We are heading on holiday next week for 2 weeks. We are going to purchase a battery operated feeder and have also asked a friend to pop round every other day while we're away to check on our fishies!

My question is, what do we do about the lights in the aquarium? I've read that if you leave your lights on 24hrs a day the fish can't rest properly which leads to stress/death.

We have an air stone at the back of the tank which emits blue/white lights which are very subtle.

Should we turn all the lights off whilst we are away for the 2 weeks or turn the main tubes off and keep the air stone lights on?.......they are subtle but its obviously still light in the tank.

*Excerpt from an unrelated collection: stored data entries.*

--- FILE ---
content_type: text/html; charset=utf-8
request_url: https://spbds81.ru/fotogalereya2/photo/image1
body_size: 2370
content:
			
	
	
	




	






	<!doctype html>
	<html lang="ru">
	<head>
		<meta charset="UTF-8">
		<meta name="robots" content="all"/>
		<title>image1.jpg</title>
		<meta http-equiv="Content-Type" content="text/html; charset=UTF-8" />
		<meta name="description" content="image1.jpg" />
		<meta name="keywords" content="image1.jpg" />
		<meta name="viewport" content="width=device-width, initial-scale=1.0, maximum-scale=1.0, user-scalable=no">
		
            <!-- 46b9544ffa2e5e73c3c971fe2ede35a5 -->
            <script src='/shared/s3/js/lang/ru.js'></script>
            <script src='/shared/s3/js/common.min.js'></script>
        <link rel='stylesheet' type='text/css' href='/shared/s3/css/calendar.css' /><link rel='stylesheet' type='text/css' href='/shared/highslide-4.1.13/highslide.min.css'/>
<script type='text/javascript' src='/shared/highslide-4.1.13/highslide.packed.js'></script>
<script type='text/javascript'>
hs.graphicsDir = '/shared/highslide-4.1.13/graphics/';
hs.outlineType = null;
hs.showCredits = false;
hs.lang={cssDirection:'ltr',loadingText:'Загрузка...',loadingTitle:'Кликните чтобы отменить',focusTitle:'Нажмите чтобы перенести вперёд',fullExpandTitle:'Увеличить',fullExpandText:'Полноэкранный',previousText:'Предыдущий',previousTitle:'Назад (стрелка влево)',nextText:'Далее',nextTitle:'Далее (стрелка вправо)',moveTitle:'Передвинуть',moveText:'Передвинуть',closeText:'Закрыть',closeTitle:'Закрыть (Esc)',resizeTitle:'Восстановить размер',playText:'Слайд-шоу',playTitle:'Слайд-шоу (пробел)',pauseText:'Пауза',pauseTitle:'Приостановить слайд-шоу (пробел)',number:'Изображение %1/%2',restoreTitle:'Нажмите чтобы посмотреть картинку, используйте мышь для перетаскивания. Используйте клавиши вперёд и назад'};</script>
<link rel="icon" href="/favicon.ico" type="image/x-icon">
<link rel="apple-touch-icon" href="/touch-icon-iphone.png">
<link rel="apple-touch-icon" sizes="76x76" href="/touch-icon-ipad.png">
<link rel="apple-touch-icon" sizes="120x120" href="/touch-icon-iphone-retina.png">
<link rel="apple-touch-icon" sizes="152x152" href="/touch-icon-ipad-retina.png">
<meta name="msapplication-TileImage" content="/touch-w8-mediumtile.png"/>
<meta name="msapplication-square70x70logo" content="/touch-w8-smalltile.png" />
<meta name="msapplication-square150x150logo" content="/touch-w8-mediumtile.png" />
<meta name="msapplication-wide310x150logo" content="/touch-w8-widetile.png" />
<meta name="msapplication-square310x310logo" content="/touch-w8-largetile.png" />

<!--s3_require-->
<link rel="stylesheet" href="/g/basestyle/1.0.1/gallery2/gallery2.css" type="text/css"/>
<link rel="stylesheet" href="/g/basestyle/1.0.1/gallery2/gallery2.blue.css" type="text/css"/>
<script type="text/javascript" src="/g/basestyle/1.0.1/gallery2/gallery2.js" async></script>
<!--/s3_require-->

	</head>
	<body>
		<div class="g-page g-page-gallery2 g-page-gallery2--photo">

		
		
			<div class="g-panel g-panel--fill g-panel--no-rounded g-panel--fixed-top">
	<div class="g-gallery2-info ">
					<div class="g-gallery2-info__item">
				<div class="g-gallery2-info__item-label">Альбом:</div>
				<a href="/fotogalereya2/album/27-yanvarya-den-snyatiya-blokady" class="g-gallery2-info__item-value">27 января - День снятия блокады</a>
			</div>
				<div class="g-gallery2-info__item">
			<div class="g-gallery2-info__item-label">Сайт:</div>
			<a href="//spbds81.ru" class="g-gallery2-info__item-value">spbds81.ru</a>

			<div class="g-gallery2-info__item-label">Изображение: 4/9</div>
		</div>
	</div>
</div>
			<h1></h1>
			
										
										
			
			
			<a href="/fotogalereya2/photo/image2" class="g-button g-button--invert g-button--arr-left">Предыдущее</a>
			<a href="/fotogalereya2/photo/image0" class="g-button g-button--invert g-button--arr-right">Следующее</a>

Any help would be appreciated! Thanks!


----------



## alto (3 Sep 2015)

What's the present situation with this tank? I think you've had some fish deaths re tetra general - but what led you to dose in the first place???
What livestock are in the tank now?
Water change schedule?
Foods?


Automatic fish feeders are somewhat notorious for sticking open rather than closed so research carefully before investing & choose appropriate foods (pellets are often suggested over flakes) - if you're having a friend come by every couple of days, I'd just portion out suitable amounts of foods (same as you'd feed daily!) & have this person drop in the tank & observe fish.
If possible invite friend over & go through the fish list & filter/heater/light checks etc  - if person is not fish experienced, write up a detailed check list & emergency contact #'s (do you have a local shop that will talk through issues or even come by if needed?)

Lights can be turned off, this works just fine as long as there is some ambient light reaching the tank during feeding time.
You might also just use an electronic timer for the light power cord.


----------



## ian_m (3 Sep 2015)

Before I had a planted tank I just left the lights on normal 6 hours when away, even for upto 3 weeks. Fish fed with a feeder.

When moved to planted, a whole different ball game. Used a fish feeder, used dosing pumps to add fertiliser and turned lights down to 3-4 hours a day and CO2 down as well. All was fine when I came back after 3 weeks.


----------